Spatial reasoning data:
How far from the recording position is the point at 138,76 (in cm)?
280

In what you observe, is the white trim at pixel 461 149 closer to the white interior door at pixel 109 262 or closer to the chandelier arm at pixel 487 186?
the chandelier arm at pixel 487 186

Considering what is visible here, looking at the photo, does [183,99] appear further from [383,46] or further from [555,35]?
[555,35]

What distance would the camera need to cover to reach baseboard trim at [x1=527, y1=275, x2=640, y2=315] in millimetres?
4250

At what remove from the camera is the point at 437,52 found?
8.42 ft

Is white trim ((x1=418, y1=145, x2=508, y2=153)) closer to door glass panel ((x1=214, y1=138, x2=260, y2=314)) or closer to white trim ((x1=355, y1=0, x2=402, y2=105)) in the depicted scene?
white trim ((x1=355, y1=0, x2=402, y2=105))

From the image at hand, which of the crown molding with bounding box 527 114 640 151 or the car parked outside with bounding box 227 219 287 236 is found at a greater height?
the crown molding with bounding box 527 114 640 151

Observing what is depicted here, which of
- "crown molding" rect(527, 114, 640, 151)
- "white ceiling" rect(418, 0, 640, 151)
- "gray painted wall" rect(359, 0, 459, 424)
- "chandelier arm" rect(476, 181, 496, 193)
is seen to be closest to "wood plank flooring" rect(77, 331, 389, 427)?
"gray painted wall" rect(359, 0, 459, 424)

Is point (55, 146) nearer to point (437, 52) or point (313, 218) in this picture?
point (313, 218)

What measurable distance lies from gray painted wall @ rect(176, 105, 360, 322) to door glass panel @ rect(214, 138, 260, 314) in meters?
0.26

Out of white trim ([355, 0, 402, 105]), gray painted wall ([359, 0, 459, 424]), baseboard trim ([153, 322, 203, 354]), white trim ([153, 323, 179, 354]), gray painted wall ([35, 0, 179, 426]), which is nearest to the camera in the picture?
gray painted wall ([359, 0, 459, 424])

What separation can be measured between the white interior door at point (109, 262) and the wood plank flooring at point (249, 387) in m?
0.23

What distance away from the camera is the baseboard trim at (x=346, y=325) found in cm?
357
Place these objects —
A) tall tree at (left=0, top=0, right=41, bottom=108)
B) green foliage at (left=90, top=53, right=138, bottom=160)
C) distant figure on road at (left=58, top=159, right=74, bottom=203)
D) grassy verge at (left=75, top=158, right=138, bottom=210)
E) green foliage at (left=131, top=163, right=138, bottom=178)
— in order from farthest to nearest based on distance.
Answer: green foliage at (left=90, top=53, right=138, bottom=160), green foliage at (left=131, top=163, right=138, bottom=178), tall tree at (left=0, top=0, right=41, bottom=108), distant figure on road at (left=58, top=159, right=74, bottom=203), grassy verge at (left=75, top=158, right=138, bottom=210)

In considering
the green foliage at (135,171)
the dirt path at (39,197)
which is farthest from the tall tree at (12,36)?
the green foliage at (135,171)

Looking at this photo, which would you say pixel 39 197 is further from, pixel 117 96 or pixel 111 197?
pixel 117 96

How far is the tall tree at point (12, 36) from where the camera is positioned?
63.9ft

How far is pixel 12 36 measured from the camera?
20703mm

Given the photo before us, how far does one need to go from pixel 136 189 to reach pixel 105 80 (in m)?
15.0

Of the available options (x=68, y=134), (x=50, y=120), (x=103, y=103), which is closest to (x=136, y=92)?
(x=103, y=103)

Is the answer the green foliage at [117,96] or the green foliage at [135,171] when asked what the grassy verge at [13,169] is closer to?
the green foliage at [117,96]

• **TASK DESCRIPTION**
Reproduce all of the data above verbatim, with every line in its original order.

• **RESPONSE TO THE TASK**
How far from the recording position is the point at 138,76 (in cm)?
280

In what you observe, is the white trim at pixel 461 149 closer to the white interior door at pixel 109 262 or closer to the chandelier arm at pixel 487 186?
the chandelier arm at pixel 487 186

Considering what is visible here, looking at the photo, does [183,99] appear further from [383,46] or further from [555,35]?
[555,35]

What distance would the camera need to cover to reach baseboard trim at [x1=527, y1=275, x2=640, y2=315] in millimetres?
4250

At what remove from the camera is the point at 437,52 found?
8.42 ft

Is white trim ((x1=418, y1=145, x2=508, y2=153)) closer to door glass panel ((x1=214, y1=138, x2=260, y2=314)) or closer to white trim ((x1=355, y1=0, x2=402, y2=105)) in the depicted scene?
white trim ((x1=355, y1=0, x2=402, y2=105))

From the image at hand, which of the crown molding with bounding box 527 114 640 151 or the car parked outside with bounding box 227 219 287 236 is found at a greater height?
the crown molding with bounding box 527 114 640 151

Observing what is depicted here, which of
- "crown molding" rect(527, 114, 640, 151)
- "white ceiling" rect(418, 0, 640, 151)
- "gray painted wall" rect(359, 0, 459, 424)
- "chandelier arm" rect(476, 181, 496, 193)
is seen to be closest to "wood plank flooring" rect(77, 331, 389, 427)?
"gray painted wall" rect(359, 0, 459, 424)

Is point (55, 146) nearer to point (437, 52) or point (313, 218) in this picture?
point (313, 218)

What measurable distance lies from gray painted wall @ rect(176, 105, 360, 322) to door glass panel @ rect(214, 138, 260, 314) in meters?
0.26

Out of white trim ([355, 0, 402, 105]), gray painted wall ([359, 0, 459, 424]), baseboard trim ([153, 322, 203, 354]), white trim ([153, 323, 179, 354]), gray painted wall ([35, 0, 179, 426]), which is nearest to the camera in the picture?
gray painted wall ([359, 0, 459, 424])

What separation can be measured between the white interior door at point (109, 262) and the wood plank flooring at point (249, 387) in m?
0.23

What distance away from the camera is the baseboard trim at (x=346, y=325) found in cm?
357
Place these objects —
A) tall tree at (left=0, top=0, right=41, bottom=108)
B) green foliage at (left=90, top=53, right=138, bottom=160)
C) distant figure on road at (left=58, top=159, right=74, bottom=203)
D) grassy verge at (left=75, top=158, right=138, bottom=210)
E) green foliage at (left=131, top=163, right=138, bottom=178)
— in order from farthest to nearest based on distance.
Answer: green foliage at (left=90, top=53, right=138, bottom=160), green foliage at (left=131, top=163, right=138, bottom=178), tall tree at (left=0, top=0, right=41, bottom=108), distant figure on road at (left=58, top=159, right=74, bottom=203), grassy verge at (left=75, top=158, right=138, bottom=210)

In considering
the green foliage at (135,171)
the dirt path at (39,197)
which is farthest from the tall tree at (12,36)?
the green foliage at (135,171)

Looking at this photo, which would you say pixel 39 197 is further from, pixel 117 96 or pixel 111 197?
pixel 117 96

How far is the tall tree at point (12, 36) from where the camera is positioned?
63.9ft

How far is pixel 12 36 measured from the camera?
20703mm

Given the photo before us, how far does one need to go from pixel 136 189 to reach pixel 105 80 (in m)?
15.0

Of the available options (x=68, y=134), (x=50, y=120), (x=103, y=103), which is closest to (x=136, y=92)?
(x=103, y=103)

Is the answer the green foliage at [117,96] or the green foliage at [135,171] when asked what the grassy verge at [13,169] is closer to?
the green foliage at [117,96]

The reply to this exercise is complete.